_FRAGMENT TEKSTU:_
>>>

Przemówienie senatora Czesława Ryszki
w dyskusji nad punktem pierwszym porządku obrad

Panie Marszałku! Wysoki Senacie!

Zmiany w ustawach okołobudżetowych budzą wiele wątpliwości. Rząd mówi o konieczności zaciskania pasa, a tymczasem od dwudziestu lat, czyli od dnia tak zwanej transformacji ustrojowej, naród niczego innego nie robi. Znowu czeka nas wzrost cen żywności, energii elektrycznej, gazu, innych paliw, żywności, książek... A to tylko część przyszłorocznych podwyżek, które w ramach budżetu państwa przygotowanego na 2011 r. funduje rząd PO - PSL. Zwłaszcza podwyżka podatku VAT będzie najbardziej dotkliwa dla zarabiających najmniej. Obawiam się, że podwyżka VAT może się naszej gospodarce odbić czkawką, prowadząc do obniżenia popytu i zahamowania wzrostu gospodarczego.

<<<

_ZADANIA PISEMNE:_
1. Dla kogo, według przemówienia senatora Ryszki, podwyżka podatku VAT będzie najbardziej dotkliwa?
2. Kontynuuj przemówienie senatora Ryszki, zaczynając zaraz po jego ostatnim zdaniu.

_POKAZANE WIERSZE:_
>>>

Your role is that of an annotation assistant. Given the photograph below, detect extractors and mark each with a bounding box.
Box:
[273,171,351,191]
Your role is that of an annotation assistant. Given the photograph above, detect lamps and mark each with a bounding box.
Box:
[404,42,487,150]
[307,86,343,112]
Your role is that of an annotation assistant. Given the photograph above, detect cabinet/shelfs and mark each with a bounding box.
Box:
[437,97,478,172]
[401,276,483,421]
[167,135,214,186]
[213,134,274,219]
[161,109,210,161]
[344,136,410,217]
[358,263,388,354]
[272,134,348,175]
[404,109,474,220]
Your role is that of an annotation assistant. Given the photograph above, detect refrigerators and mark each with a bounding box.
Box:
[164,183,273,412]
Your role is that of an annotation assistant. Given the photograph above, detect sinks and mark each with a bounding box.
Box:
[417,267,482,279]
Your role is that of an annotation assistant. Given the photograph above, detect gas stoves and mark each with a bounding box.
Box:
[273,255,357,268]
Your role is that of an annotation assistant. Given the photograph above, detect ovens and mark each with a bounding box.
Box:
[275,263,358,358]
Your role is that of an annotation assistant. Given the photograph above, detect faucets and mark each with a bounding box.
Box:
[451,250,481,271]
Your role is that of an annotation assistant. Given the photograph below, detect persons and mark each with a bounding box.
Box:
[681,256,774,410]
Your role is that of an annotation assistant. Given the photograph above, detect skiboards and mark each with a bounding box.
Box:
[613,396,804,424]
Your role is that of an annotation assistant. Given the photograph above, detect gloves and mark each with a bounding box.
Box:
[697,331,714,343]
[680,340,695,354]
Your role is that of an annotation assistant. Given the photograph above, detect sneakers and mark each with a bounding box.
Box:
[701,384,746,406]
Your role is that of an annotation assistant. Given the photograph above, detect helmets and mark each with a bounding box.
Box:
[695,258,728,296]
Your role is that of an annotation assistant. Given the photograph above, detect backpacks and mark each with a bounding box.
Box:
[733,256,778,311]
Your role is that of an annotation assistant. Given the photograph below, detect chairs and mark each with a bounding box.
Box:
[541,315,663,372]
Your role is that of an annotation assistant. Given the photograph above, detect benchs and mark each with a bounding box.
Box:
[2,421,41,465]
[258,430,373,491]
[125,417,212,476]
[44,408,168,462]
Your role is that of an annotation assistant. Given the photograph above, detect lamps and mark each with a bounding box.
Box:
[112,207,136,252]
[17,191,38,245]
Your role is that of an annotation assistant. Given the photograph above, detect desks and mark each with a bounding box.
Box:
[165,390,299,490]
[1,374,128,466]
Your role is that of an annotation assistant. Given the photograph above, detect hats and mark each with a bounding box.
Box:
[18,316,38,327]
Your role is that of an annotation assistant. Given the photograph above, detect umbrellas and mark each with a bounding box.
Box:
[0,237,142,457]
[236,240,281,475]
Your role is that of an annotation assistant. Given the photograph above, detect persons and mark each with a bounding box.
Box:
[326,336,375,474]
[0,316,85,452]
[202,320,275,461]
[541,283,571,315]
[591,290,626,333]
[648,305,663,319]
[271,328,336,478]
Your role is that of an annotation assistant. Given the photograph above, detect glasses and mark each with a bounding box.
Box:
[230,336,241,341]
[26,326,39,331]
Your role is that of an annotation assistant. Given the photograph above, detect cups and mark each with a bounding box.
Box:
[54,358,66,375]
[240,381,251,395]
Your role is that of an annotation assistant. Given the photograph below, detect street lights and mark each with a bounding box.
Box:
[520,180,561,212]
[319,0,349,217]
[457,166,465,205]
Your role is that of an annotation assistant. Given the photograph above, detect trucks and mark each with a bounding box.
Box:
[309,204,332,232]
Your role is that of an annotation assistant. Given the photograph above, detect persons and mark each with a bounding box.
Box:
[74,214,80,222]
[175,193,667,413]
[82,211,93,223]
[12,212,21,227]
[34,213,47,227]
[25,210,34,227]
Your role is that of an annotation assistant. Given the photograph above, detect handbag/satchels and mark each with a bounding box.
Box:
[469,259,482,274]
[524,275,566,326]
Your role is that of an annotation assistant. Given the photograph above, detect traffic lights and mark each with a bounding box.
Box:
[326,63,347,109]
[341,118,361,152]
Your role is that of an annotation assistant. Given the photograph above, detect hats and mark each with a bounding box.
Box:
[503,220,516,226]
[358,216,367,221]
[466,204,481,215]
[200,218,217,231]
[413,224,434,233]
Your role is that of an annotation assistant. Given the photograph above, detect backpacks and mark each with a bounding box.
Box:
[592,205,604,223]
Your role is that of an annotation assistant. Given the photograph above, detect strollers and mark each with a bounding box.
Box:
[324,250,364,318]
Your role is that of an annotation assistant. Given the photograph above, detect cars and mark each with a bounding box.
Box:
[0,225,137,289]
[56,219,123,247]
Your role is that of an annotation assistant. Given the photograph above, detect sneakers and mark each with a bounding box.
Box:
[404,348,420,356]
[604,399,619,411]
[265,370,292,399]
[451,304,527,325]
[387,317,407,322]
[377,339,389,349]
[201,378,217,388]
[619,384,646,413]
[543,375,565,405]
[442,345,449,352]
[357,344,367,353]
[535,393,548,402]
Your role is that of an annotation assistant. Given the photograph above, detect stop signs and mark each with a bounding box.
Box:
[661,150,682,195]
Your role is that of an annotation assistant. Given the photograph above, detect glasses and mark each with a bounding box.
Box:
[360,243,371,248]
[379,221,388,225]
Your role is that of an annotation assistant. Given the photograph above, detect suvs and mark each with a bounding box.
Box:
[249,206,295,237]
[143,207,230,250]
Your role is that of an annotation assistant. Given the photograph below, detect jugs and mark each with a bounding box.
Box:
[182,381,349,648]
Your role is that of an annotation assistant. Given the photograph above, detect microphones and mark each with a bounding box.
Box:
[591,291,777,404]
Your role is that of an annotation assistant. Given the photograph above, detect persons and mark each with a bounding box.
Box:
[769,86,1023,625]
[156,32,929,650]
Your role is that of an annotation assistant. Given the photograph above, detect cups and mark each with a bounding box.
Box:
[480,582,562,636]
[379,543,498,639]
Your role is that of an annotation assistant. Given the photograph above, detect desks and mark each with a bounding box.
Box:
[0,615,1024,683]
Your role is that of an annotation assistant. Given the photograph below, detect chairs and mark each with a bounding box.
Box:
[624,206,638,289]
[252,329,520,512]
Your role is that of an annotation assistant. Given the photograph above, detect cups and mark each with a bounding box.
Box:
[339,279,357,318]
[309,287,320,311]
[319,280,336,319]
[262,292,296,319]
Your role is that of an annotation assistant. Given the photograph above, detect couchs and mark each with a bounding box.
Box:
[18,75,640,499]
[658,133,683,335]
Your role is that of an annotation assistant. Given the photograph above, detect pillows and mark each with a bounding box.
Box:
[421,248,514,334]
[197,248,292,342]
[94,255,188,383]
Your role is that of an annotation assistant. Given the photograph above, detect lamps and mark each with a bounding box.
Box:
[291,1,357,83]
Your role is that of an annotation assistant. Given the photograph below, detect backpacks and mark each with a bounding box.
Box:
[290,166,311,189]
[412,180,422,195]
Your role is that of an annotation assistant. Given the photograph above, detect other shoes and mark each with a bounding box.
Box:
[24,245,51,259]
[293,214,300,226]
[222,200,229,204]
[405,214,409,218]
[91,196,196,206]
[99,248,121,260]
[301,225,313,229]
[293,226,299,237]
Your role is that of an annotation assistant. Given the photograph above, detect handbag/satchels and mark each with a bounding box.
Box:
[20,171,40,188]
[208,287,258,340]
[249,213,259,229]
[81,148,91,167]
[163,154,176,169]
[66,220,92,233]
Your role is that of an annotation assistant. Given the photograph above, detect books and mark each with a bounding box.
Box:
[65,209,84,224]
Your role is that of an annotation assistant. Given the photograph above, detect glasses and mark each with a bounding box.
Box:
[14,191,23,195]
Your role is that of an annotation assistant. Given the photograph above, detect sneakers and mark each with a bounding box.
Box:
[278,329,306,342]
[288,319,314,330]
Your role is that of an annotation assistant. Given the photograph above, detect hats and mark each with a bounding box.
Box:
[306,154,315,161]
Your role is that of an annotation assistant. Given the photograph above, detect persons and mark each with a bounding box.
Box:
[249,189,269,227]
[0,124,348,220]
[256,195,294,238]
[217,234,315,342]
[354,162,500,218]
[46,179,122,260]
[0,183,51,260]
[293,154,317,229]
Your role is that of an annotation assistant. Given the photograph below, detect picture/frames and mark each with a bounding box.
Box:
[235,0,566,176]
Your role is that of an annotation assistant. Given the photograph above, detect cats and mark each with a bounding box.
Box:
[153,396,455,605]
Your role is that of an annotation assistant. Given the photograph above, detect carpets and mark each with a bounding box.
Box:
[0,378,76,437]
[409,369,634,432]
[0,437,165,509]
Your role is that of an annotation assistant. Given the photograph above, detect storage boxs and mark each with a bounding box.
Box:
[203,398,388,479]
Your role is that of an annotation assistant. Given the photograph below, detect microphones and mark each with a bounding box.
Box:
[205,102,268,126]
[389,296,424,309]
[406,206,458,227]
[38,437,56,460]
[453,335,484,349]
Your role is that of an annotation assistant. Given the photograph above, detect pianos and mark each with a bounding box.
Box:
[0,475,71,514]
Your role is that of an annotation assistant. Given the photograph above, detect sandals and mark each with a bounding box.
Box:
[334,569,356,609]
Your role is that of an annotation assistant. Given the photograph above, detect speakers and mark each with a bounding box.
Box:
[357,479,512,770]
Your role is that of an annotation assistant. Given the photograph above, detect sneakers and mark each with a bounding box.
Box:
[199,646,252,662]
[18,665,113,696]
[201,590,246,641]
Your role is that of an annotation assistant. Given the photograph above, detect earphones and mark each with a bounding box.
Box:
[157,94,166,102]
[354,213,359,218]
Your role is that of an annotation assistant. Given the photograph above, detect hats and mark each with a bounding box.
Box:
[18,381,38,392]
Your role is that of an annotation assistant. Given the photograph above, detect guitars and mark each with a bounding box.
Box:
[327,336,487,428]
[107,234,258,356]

<<<

_LISTA ODPOWIEDZI:_
1. Dla zarabiających najmniej.

2.
Zamrożenie płac w sferze budżetowej również doprowadzi do obniżenia standardu życia ogromnej liczby obywateli. Jedynie nauczyciele mogą liczyć na większe płace we wrześniu przyszłego roku. Jednak podwyżka nauczycielskich pensji to zmartwienie nie tyle rządu, ile przede wszystkim samorządów, które nie otrzymują subwencji adekwatnej do zaplanowanej podwyżki. Nie potrafię także zrozumieć, dlaczego obniża się między innymi zasiłek pogrzebowy. Wydaje się, że rząd tnie wydatki na ślepo, zamiast przeprowadzić gruntowną reformę finansów. Nie odkryję niczego nowego, mówiąc, że od dwudziestu lat polskie finanse publiczne są niezbilansowane i państwo polskie żyje na kredyt. W 2010 r. po raz pierwszy ten deficyt przekroczy 100 miliardów zł w jednym roku. Dług publiczny Polski osiągnął rozmiary porównywalne z rozmiarami zadłużenia pozostałego po epoce Gierka i wynosi obecnie około 780 miliardów zł.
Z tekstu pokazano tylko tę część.